Dans ce contexte, des réformes de taille ont été entreprises ces dernières années. 2006 a vu la concrétisation de deux mesures majeures : le Plan Hôpital 2007 et la Formation Médicale Continue. La formation professionnelle y joue un rôle clé, que ce soit pour les professions hospitalières ou libérales. Quant au domaine social, la formation continue, historiquement très présente dans ces métiers, permet de professionnaliser des fonctions en forte progression et favorise la mobilité professionnelle, très recherchée par les professionnels du secteur.
Bouleversements dans le monde de l’hôpital
Le Plan Hôpital 2007, dont le décret a été voté en 2005, modifie profondément l’organisation hospitalière. Il institue des changements structurels et culturels majeurs : le passage à une tarification à l’activité, directement liée au service médical rendu, et une structure décentralisée en pôles qui octroie aux médecins de nouvelles fonctions de gestion.
Hôpital 2007 entraîne de gros besoins en formation continue. Le ministère de la santé a mis en place un plan de formation massif, plus de 10 000 professionnels auraient été formés depuis octobre 2006. Le groupe Demos, l’un des quatre organismes prenant en charge cette formation, annonce avoir déjà formé 1 500 cadres.
Il s’agit d’expliquer la réforme au personnel hospitalier, mais aussi de former les médecins à la gestion et au management, disciplines relativement nouvelles pour eux. La constitution des pôles d’activité, qui devait prendre effet avant fin 2006, a également nécessité un accompagnement important.
Plusieurs autres évolutions sont à noter dans la formation continue hospitalière.
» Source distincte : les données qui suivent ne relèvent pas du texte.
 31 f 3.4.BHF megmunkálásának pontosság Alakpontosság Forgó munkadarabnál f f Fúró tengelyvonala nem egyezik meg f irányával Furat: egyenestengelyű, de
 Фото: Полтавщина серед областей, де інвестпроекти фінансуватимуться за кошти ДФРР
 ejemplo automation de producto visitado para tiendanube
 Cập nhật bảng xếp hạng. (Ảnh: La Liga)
L’organisme de formation GRIEPS souligne l’émergence de quatre tendances fortes :
Les formations sur les outils et méthodes de travail comptent parmi les plus demandées, notamment sur les dossiers de soin.
Les formations de « relation d’aide » sont également courues : apprendre à aider psychologiquement les malades, notamment lors de l’annonce d’un diagnostic lourd.
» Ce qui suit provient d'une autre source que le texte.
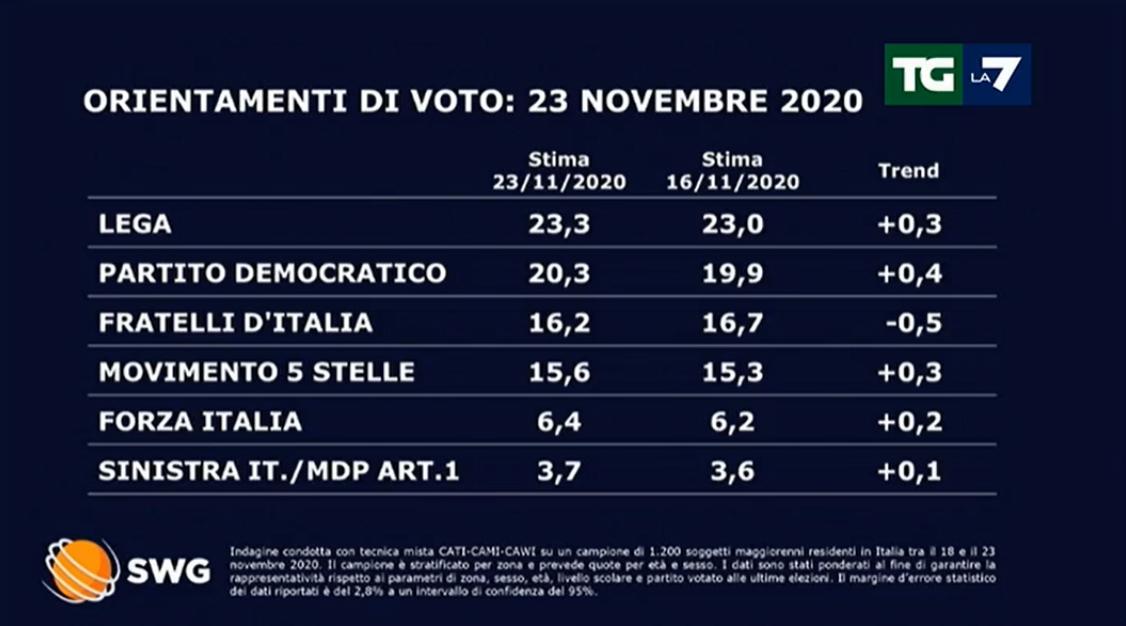 Sondaggi, Fratelli d'Italia perde mezzo punto: lo riguadagnano Lega e Forza Italia. Il Pd torna sopra il 20%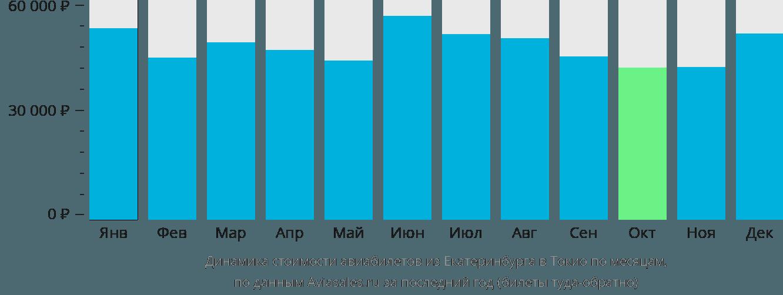 Динамика стоимости авиабилетов из Екатеринбурга в Токио по месяцам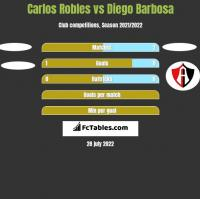 Carlos Robles vs Diego Barbosa h2h player stats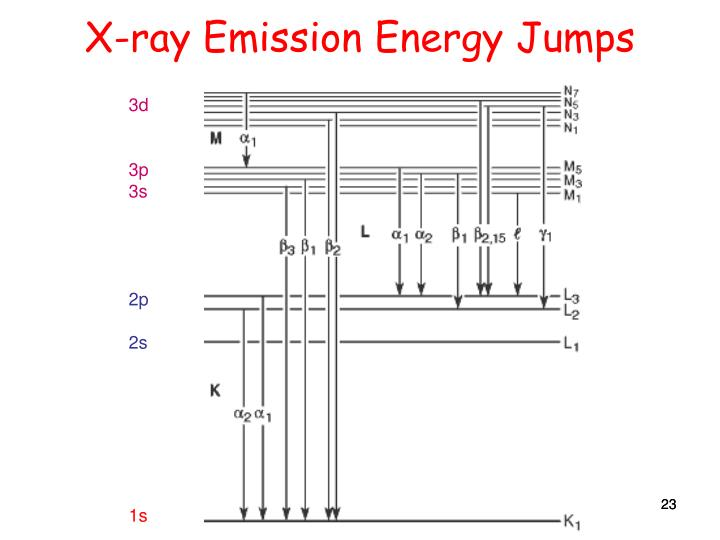 X-ray Emission Energy Jumps
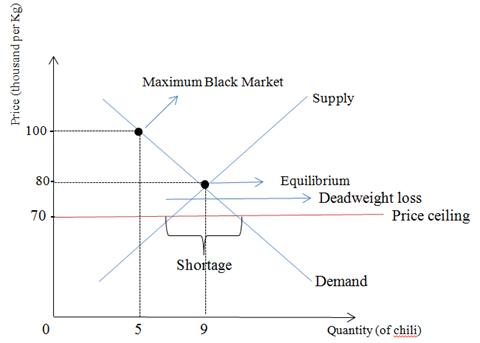 Microeconomics Sec 04 Chilli Price Raised In Indonesia
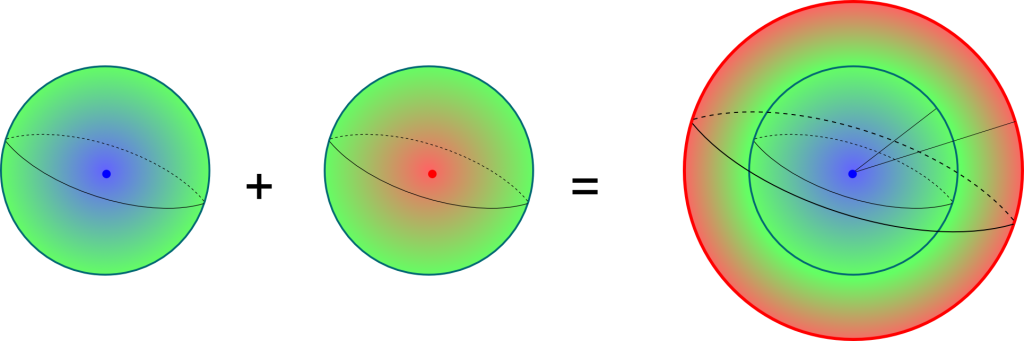 3-Sphere into 3-Ball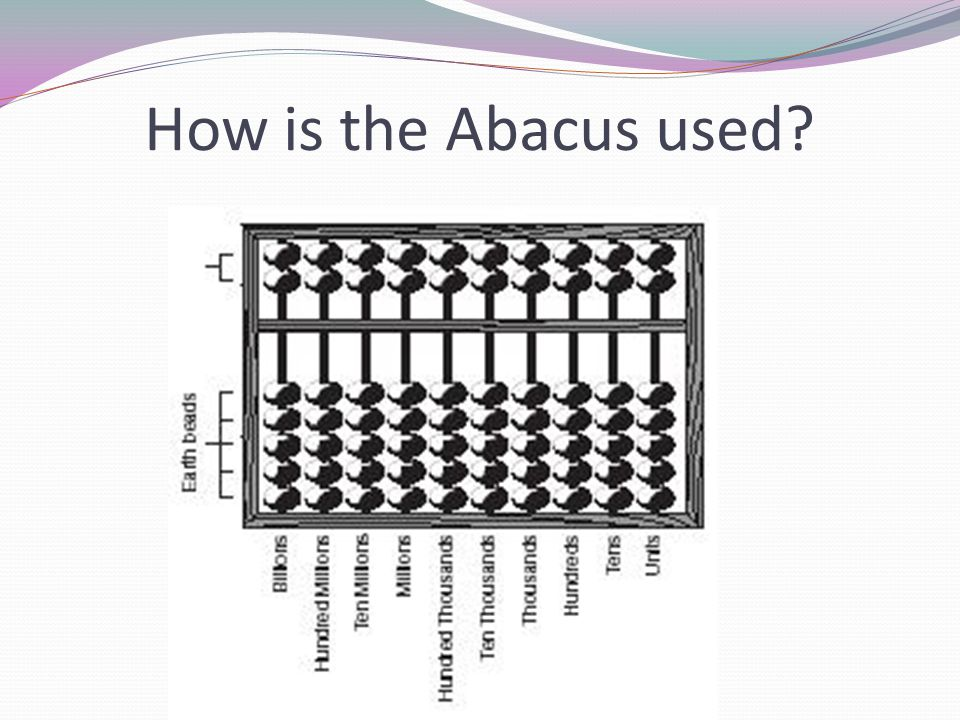 How is the Abacus used?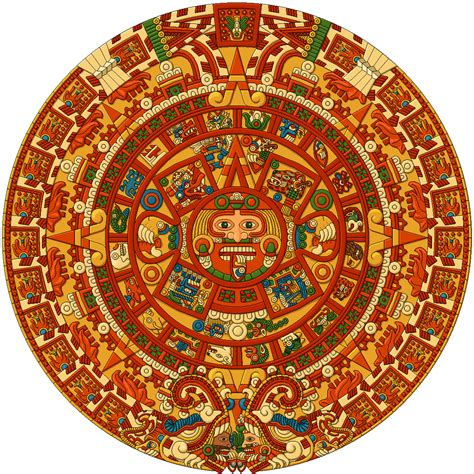 Calendrier Aztec Ancient Aztec Perspective On And Afterlife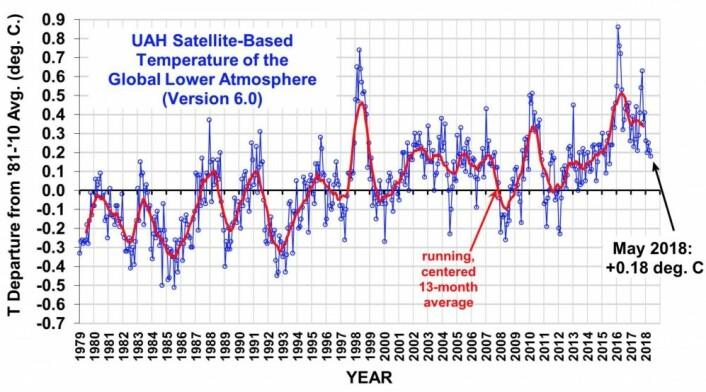 Globalt temperaturanomali i nedre troposfære fra UAH. (Bilde fra Roy Spencers blogg)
Les thèmes liés aux situations de violence et d’agressivité vont être de plus en plus présents car le ministère a récemment lancé le programme « violence et santé ».
Enfin, le vieillissement de la population implique un fort développement des formations liées aux personnes âgées : professionnalisation des structures d’accueil, prise en charge de l’Alzheimer, accompagnement de fin de vie, prévention de la maltraitance,…
La FMC : une obligation de formation pour tous les médecins
En 2006, les derniers décrets d’application ont lancé officiellement la FMC : Formation Médicale Continue. Cette réforme, initiée en 1996, est un changement de taille dans les habitudes médicales car elle institue une obligation de formation continue.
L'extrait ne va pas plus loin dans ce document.